- Toxotes Location within Greece
- Coordinates: 41°05′13″N 24°46′59″E﻿ / ﻿41.087°N 24.783°E
- Country: Greece
- Administrative region: East Macedonia and Thrace
- Regional unit: Xanthi
- Municipality: Topeiros
- Municipal unit: Topeiros

Population (2021)
- • Community: 1,484
- Time zone: UTC+2 (EET)
- • Summer (DST): UTC+3 (EEST)

= Toxotes, Xanthi =

Toxotes (Τοξότες, Окчилар, Turkish: Okçular) is a settlement and a community in the Xanthi regional unit of Greece, part of the municipality Topeiros.
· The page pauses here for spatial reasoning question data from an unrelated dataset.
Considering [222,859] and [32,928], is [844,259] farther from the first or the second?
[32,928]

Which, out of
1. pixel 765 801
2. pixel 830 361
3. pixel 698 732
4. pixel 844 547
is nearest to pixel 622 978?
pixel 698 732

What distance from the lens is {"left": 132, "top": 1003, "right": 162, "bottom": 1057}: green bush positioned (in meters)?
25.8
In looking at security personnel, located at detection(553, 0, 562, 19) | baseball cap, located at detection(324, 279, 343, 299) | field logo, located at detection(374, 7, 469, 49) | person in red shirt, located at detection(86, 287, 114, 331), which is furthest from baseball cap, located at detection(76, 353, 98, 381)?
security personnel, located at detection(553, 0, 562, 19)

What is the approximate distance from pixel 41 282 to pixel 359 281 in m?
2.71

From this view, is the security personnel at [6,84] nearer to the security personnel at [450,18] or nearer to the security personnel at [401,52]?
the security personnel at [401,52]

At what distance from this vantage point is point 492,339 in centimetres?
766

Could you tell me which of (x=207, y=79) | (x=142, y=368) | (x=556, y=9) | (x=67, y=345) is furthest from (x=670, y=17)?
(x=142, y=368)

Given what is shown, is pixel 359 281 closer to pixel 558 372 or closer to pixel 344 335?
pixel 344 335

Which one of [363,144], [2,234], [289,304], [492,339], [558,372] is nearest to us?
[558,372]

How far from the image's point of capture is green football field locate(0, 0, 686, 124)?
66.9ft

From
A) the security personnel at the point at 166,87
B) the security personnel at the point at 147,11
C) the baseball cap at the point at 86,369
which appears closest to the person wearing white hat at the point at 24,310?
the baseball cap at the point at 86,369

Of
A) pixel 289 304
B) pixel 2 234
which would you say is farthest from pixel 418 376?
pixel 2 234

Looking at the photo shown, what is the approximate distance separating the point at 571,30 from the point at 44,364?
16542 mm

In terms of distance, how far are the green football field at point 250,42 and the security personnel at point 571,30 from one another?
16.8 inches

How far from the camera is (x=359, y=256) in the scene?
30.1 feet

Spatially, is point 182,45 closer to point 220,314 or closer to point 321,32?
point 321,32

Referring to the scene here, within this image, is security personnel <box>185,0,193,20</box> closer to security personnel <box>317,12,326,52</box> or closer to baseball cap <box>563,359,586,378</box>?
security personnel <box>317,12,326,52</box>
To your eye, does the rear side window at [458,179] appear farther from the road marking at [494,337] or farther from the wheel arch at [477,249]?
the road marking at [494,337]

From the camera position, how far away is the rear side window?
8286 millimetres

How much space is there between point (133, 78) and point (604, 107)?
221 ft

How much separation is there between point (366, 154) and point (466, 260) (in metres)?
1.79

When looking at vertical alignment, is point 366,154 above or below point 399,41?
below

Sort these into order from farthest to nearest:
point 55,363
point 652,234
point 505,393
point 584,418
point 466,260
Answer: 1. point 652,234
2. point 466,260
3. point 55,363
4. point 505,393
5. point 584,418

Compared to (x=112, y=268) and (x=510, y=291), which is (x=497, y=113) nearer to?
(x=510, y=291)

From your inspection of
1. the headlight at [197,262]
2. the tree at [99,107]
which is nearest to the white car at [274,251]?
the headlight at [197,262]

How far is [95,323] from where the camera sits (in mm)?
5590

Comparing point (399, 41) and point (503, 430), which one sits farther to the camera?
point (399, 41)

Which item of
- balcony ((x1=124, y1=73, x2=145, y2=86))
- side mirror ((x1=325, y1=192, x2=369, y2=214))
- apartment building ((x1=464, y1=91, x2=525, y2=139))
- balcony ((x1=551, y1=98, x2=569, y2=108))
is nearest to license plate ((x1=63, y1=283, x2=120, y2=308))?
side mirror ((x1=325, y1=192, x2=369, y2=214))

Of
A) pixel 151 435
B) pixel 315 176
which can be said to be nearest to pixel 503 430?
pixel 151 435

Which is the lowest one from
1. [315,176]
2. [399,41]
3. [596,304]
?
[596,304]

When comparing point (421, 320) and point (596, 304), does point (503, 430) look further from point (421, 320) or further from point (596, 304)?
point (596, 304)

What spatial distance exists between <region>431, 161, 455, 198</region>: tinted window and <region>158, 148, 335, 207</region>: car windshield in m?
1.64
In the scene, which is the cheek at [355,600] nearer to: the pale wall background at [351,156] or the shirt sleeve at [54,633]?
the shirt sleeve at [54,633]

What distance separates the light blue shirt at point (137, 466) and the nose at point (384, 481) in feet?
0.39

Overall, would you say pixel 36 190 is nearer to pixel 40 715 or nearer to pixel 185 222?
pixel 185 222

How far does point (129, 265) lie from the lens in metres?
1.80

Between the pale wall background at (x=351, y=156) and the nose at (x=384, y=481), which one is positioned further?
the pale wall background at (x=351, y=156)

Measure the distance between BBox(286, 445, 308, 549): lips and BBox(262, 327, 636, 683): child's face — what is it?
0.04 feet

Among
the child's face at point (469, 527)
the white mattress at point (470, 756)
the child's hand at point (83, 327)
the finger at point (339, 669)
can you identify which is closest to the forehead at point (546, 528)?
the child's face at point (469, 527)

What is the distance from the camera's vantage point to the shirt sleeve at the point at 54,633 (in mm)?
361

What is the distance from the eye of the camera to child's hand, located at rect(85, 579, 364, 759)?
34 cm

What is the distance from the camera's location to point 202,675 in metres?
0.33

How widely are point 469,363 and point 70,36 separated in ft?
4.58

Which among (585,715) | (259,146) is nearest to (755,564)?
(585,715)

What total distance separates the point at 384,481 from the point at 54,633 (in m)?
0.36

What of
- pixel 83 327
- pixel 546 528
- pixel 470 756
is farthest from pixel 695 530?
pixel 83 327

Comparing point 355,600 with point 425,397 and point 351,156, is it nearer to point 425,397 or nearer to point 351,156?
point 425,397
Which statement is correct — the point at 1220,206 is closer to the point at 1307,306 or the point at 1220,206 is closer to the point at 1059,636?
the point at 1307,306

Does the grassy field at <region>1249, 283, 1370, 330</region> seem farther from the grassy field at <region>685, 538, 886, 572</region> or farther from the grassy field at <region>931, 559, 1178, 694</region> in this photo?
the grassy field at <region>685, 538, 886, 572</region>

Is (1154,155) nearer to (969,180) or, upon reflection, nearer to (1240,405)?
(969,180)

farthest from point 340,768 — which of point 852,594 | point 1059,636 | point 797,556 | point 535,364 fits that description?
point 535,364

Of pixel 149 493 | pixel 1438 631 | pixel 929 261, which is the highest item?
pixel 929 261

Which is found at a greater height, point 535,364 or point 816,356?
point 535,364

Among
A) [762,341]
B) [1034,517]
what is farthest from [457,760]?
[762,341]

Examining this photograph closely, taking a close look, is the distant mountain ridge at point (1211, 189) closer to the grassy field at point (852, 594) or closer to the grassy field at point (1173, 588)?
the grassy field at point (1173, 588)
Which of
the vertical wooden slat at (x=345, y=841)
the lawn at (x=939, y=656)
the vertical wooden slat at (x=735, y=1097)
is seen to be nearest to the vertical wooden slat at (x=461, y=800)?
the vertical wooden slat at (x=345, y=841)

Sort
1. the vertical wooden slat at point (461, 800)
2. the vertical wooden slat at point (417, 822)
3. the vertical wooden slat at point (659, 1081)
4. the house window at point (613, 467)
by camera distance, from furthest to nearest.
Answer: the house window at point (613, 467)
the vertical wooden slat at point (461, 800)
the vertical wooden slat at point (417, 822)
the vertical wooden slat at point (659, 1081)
It is located approximately 13.9 kilometers from Xanthi and 1 kilometer east of the river Nestos. In 2021, the population was 1,484 for the community. In 1981, the population of the settlement was around 2,198 inhabitants. In 1991, the number of people in Toxotes dropped to 802 inhabitants. The community consists of the settlements Toxotes, Agios Athanasios, Thalassia, Kosmiti, Megalo Tympano, Mikro Tympano, Poimni and Semeli.

Toxotes has a station on the Thessaloniki–Alexandroupoli railway.